Cost of Control 2010: The Good, the Bad and the Ugly

Last week, Basware released ‘Cost of Control 2010’, the second annual global study producing insight into the opinions and priorities of 550 finance executives around the world. In an interview with gtnews, Adrian Done, Professor of Production, Technology and Operations Management at Barcelona’s IESE Business School and one of the authors of the report, explained the main differences between the survey findings in 2009 and 2010.

“In 2009, most companies were in survival mode, but in 2010 we are seeing a move towards revival, with guarded optimism,” Done explains. “Last year, the finance directors and CFOs [chief financial officers] were stunned by the amount of risk in the supply chain.
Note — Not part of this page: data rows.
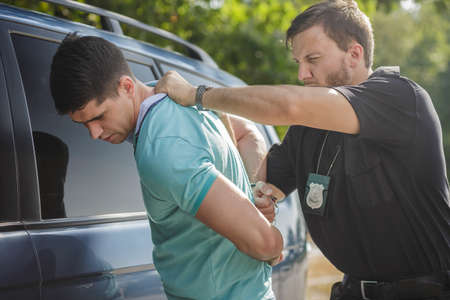 arresting: Shot of a policeman handcuffing a young driver Stock Photo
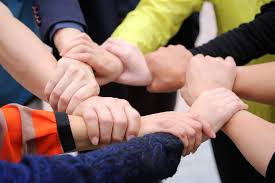 People holding hands to wrist in a circle formation, unity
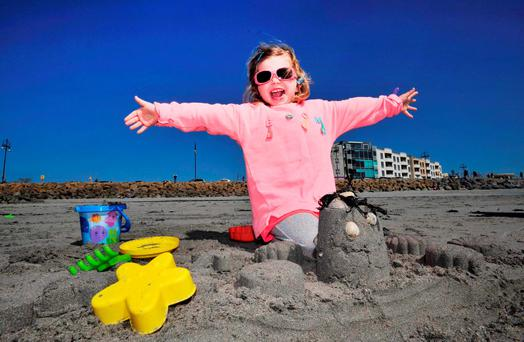 Aryia Pringle from Belfast (above) enjoys the fine spell of weather in Salthill, Galway. Photo: Declan Monaghan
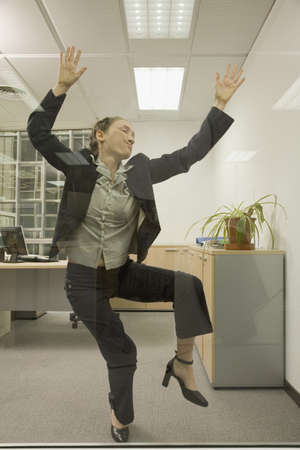 pushed: Hispanic businesswoman pushed up against glass wall LANG_EVOIMAGES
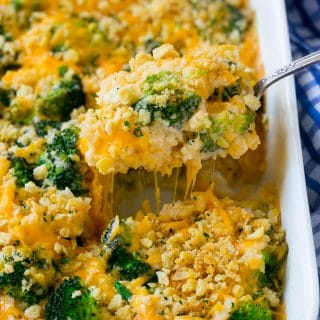 A spoonful of cheesy broccoli casserole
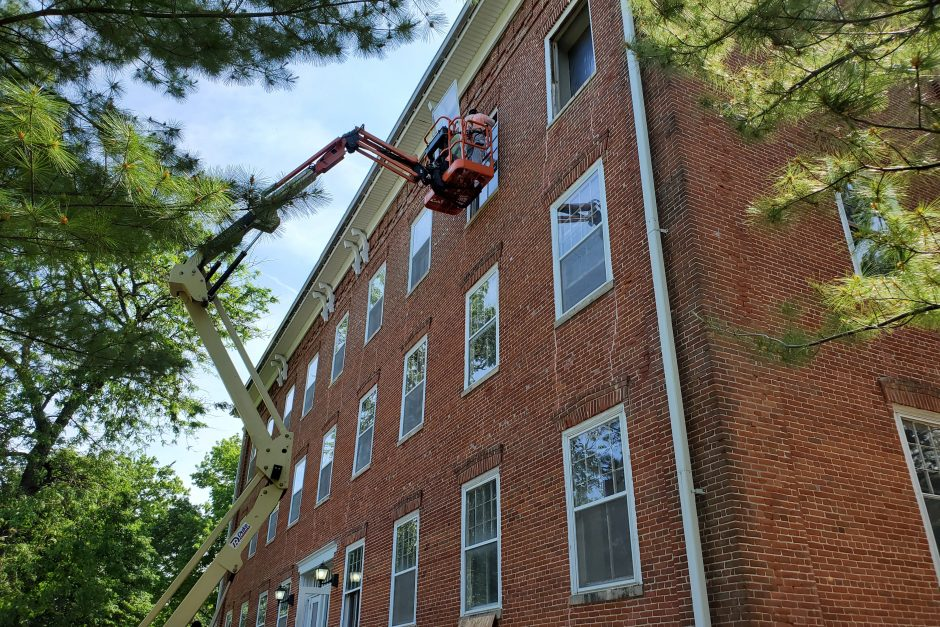 Workers putting in windows in College Hall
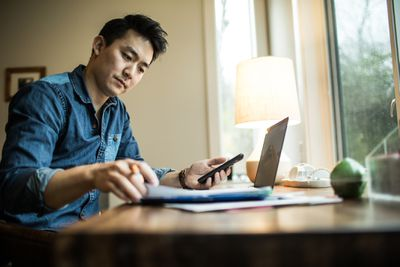 Man works on taxes at home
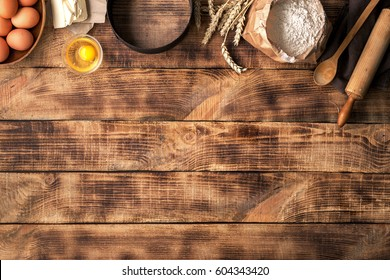 Baking ingredients on a wooden table with copy space. Flour, eggs, butter with a rolling pin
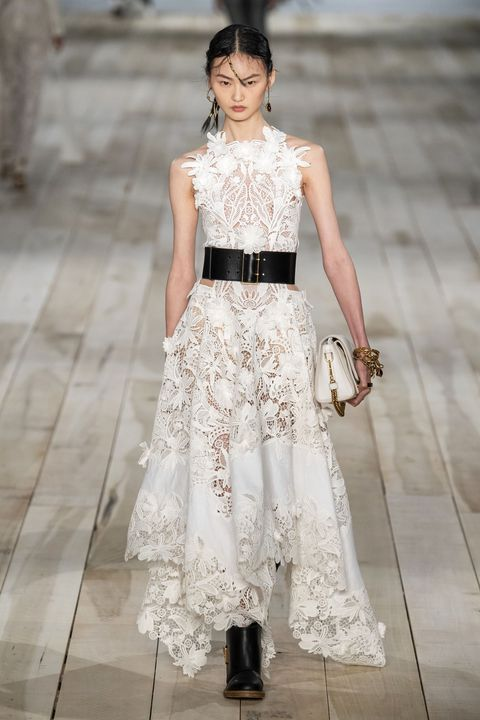 Fashion model, Clothing, Fashion, White, Dress, Shoulder, Haute couture, Runway, Waist, Fashion show,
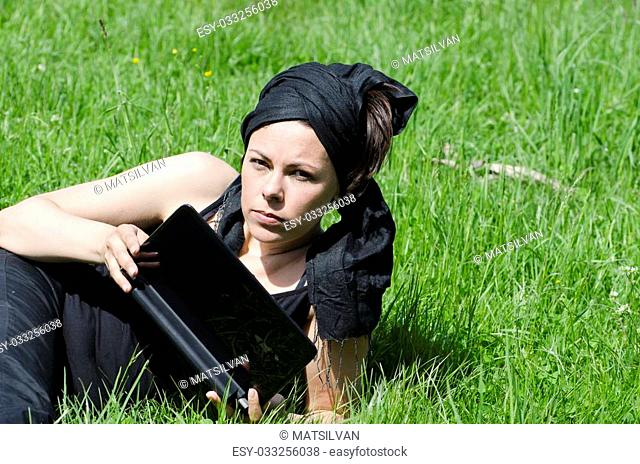 Woman lying down on the green grass with her computer
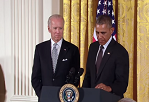 President Obama speaking at podium with VP Joe Biden standing behind him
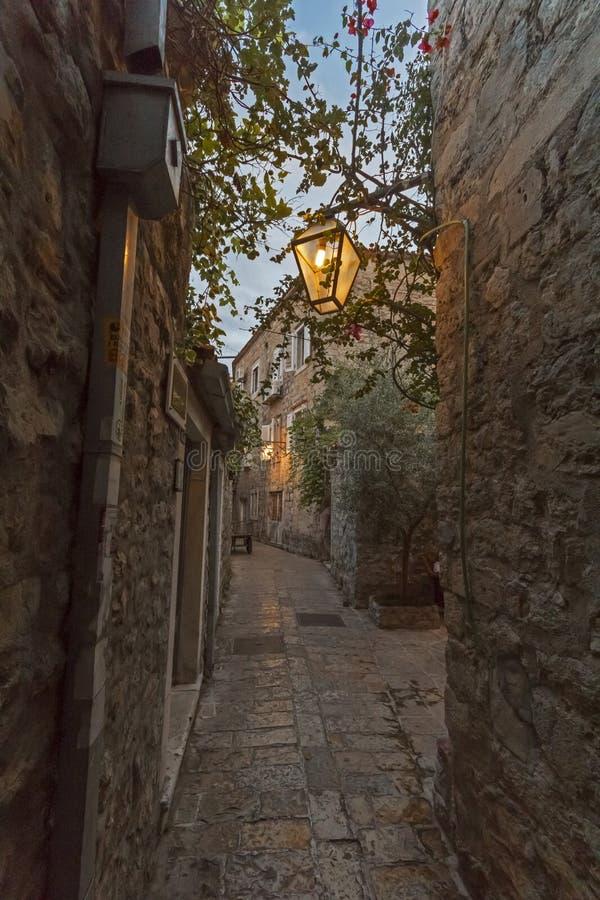 Smalle straat in de oude Budva-nacht met wijnoogst  stock fotografie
This year they have realised important gains that comes with a good relationship with procurement, which are seen as the gatekeepers to the supply chain.

“In 2010, there are the good, the bad and the ugly in the survey findings. The good is that there is some optimism of recovery and companies are in a positive mood. The bad is that despite 12 months of trying to integrate processes between finance and procurement, we are still a long way off and at the seedling stage of cementing relations between finance and procurement. The ugly part, possibly as a result of the increased knowledge of the whole procurement and supply chain issue, is that CFOs and financial directors are even more aware of their contribution to the financial risk of a company. It is ugly but understandable. Clearly what has to happen is that the procurement and finance departments have to start talking.”

Done makes the point that in order to start the discussion, good quality financial information is needed. “The conclusion is that without excellent information flows, particularly between procurement and financed departments, internal decision making cannot take place and there will always be a lack of confidence on the part of CPOs [chief procurement officers] and CFOs because they don’t feel properly informed. There is a crisis of confidence in the broader economy, but the same thing is happening within companies and supply chains because people are making decisions based on information that they don’t have confidence in. One way to solve this problem is to sit down and put in place processes so that they are sharing good quality information.”

But even though 2010 is experiencing a revival, where many companies are talking about increasing profits and making new investments, cost control remains a key issue.

“Moving forward, finance directors/CFOs are still faced with big challenges: most of the low hanging fruit is gone in terms of cost reduction and supplier stability issues are still there. But the good thing is that people have woken up to the challenges,” he says.